# Bois de Boulogne campsite



## olley (May 1, 2005)

Hi going to Bois de Boulogne campsite in Paris in a couple of weeks and I seem to recall a mention of a low bridge near the site, can anybody confirm that?

Ian


----------



## SaddleTramp (Feb 15, 2007)

There is a 3.8 mt Bridge on the D3 just on opposite side of river Ian, I think that's what it was anyway, I know it was low as at the time I had Hymer and I couldn't risk it.

I then used the A13 to get to site, If I remember correctly I then went to D1.


----------



## olley (May 1, 2005)

Thanks Les, we are 3.7m so I had better give that a miss. :lol: 

Ian


----------



## Rapide561 (Oct 1, 2005)

*Site*

Ian

When you have stayed there, would you be kind enough to let me know the cost?

They quoted me...

38 euro per night, plus 38 euro per night extra for the extra axle, plus another 5 euro per night for being 5 tonnes.

I declined their kind offer and stayed south of Paris at 18 euro per night with no extras.

Russell


----------



## stewartwebr (May 27, 2005)

*Re: Site*



Rapide561 said:


> Ian
> 
> When you have stayed there, would you be kind enough to let me know the cost?
> 
> ...


Hi Russell,

Stayed here a few times in a tag axle. I'm not sure what the official charge is, but when you arrive it's a busy place, so I just drive in and park past the office then go and check in. They have never asked about the size of the van, weight or axles. They have also never asked about me towing a car, or using my scooter. All of which has an additional charge.

I'm normally honest but feel the charges there are large enough to cover everything :roll:

Pitches are large and well defined with a locked chain across the front of each pitch. You are given the key to the chain when you check in and allocated your pitch.

We have stayed here about 9 times. The drive through the Bois is interesting, at first we thought it was wild campers in the motorhomes. But it became obvious the lady owners were running a business....and not selling hotdogs :roll:   :lol: :lol: :lol:

Stewart


----------



## SaddleTramp (Feb 15, 2007)

It was about 5 year ago I stayed there, Cannot remember actual cost but I know I wasn't charged for extra axle (Had a Tag Then) or else I would have remembered.

And yes Stewart it is a pimp's paradise.


----------



## sander4709 (Feb 17, 2008)

I seem to recall the low bridge but as our Hymer B694 is under 3.1m I didn't panic.

The camground itself? Yep we pulled in and walked to the office (complete with clocks showing (incorrect) times at various overseas points) and no-one asked about the size/weight of our van. 

It's a fairly expensive camp and facilities are um, OK but we chose it for its location. 

Would I stay there again? Yep, it suits our needs.

HTH.

[Extracted records]

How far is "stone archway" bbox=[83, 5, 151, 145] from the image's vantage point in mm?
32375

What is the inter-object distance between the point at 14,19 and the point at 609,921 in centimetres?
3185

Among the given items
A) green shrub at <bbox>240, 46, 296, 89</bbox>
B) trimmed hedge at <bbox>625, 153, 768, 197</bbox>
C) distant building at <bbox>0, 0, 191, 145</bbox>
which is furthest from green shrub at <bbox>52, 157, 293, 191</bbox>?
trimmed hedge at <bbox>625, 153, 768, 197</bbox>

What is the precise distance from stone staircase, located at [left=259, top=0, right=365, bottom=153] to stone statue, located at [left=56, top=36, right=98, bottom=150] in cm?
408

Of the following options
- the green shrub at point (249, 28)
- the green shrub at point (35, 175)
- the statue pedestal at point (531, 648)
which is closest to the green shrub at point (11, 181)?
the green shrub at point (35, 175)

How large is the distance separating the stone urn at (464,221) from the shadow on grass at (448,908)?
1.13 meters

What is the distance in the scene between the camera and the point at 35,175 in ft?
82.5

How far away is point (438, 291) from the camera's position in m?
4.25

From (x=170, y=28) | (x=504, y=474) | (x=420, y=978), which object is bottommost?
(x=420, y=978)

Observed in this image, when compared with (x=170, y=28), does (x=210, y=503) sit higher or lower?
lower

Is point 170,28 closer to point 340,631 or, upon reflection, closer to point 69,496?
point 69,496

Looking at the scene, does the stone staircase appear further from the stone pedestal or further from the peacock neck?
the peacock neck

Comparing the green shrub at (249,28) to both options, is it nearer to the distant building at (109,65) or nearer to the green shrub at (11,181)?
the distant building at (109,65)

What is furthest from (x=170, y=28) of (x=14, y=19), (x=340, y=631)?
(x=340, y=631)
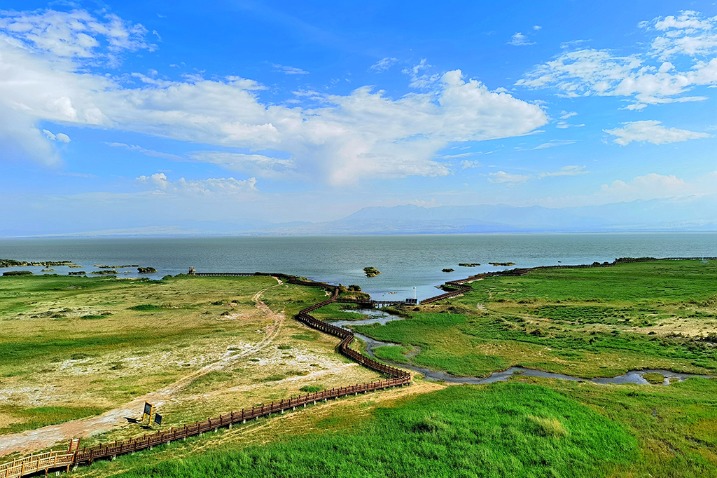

CHALLENGES:
(a) Answer these questions from the campsite thread:
(i) How tall does olley say their vehicle is?
(ii) What base price per night was Rapide561 quoted by the site?
(iii) About how many times has stewartwebr stayed at the site?
(b) Please put the records from the line containing "How large is" through the end of the records, inclusive, into a numbered list with one line per item. Skip blank lines and leave out the picture.

ANSWERS PROVIDED:
(a)
(i) 3.7m
(ii) 38 euro per night
(iii) About 9 times

(b)
1. How large is the distance separating the stone urn at (464,221) from the shadow on grass at (448,908)?
2. 1.13 meters
3. What is the distance in the scene between the camera and the point at 35,175 in ft?
4. 82.5
5. How far away is point (438, 291) from the camera's position in m?
6. 4.25
7. From (x=170, y=28) | (x=504, y=474) | (x=420, y=978), which object is bottommost?
8. (x=420, y=978)
9. Observed in this image, when compared with (x=170, y=28), does (x=210, y=503) sit higher or lower?
10. lower
11. Is point 170,28 closer to point 340,631 or, upon reflection, closer to point 69,496?
12. point 69,496
13. Looking at the scene, does the stone staircase appear further from the stone pedestal or further from the peacock neck?
14. the peacock neck
15. Comparing the green shrub at (249,28) to both options, is it nearer to the distant building at (109,65) or nearer to the green shrub at (11,181)?
16. the distant building at (109,65)
17. What is furthest from (x=170, y=28) of (x=14, y=19), (x=340, y=631)?
18. (x=340, y=631)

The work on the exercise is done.